Compared to the first weekends (within same territories) of 2021s highest grossing movies, Dune has largely outperformed: +58% above Godzilla vs. Kong, +34% above Black Widow, and +61% above Shang-Chi and the Legend of the Ten Rings—those films have each exceeded $320M in total box office revenue. This is also just -9% below the opening of F9: The Fast Saga, top performing English-language movie this year, which has since reached $716M worldwide.
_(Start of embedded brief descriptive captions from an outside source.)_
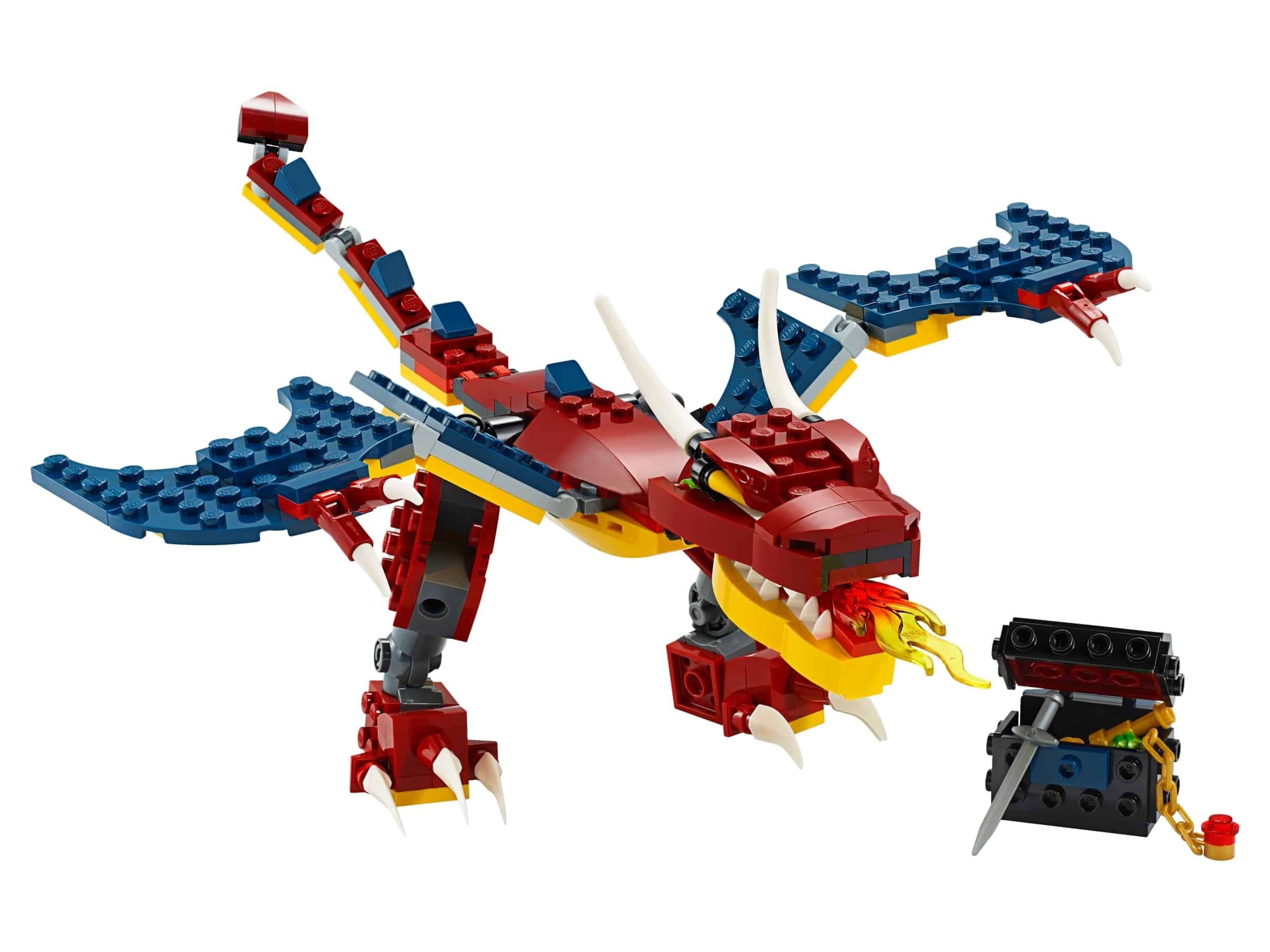 lego vuurdraak 31102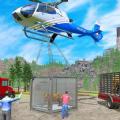 动物救援模拟器手机版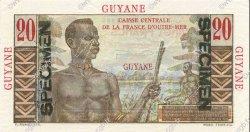 20 Francs GUYANE  1946 P.21s NEUF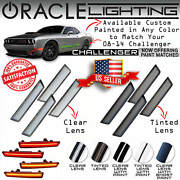 Oracle Led Sidemarkers For 08-14 Dodge Challenger - Clear And Tinted - 9800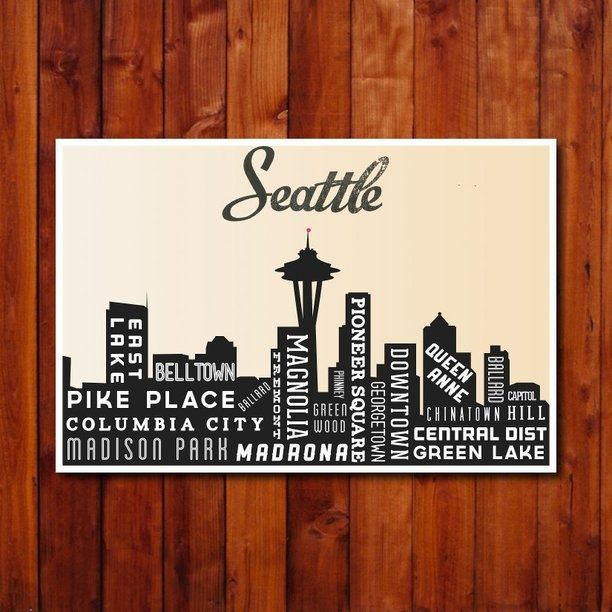 Seattle Wall Art seattle skyline, city art poster, skyline art, typography poster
While it’s still early days—with the movie not having released domestically or in other major markets such as China, Japan, or the U.K.—these are highly positive indicators. It’s encouraging that Dune has seen significant jumps Friday to Saturday, with Deadline reporting 30%-50% increases in most countries. In France, where this was the best opening for Warner Bros. since start of the pandemic, that jump was +108%. Anecdotally, we’re also hearing a lot of enthusiastic fans have already seen the movie multiple times.
Dune will now have another week to reign on premium screens, in current Asian and European territories, before the arrival of No Time To Die, on September 29. This coming week will also see the movie premiere across the Middle East, where it will similarly have a full two weeks to breathe before the James Bond picture releases in that region.
Looking further ahead: While moviegoers in the rest of the world have to wait (impatiently) for another 4-5 weeks, those release dates are likewise strategically positioned so that the movie will get the chance to shine at the box office. We’ve previously written about how the October 22 domestic release date sets Dune: Part One up for success, by keeping it two weeks clear from the premieres of No Time to Die (before) and Marvel Studios’ Eternals (after).
With all of the positive critic reviews and exuberant word of mouth coming out of screenings, prospects for a strong theatrical run (within context of this year) are looking up. Remember, this really is just the beginning for Dune on the big screen. Director Denis Villeneuve has stated multiple times that he’s very excited about returning for part two, and that only this movie performing very poorly would block that. Given these early numbers, that’s certainly not a scenario we have to fear.
Since the studios love the film a lot and are proud of it, I think it would have to go really badly for the second part not to get the green light.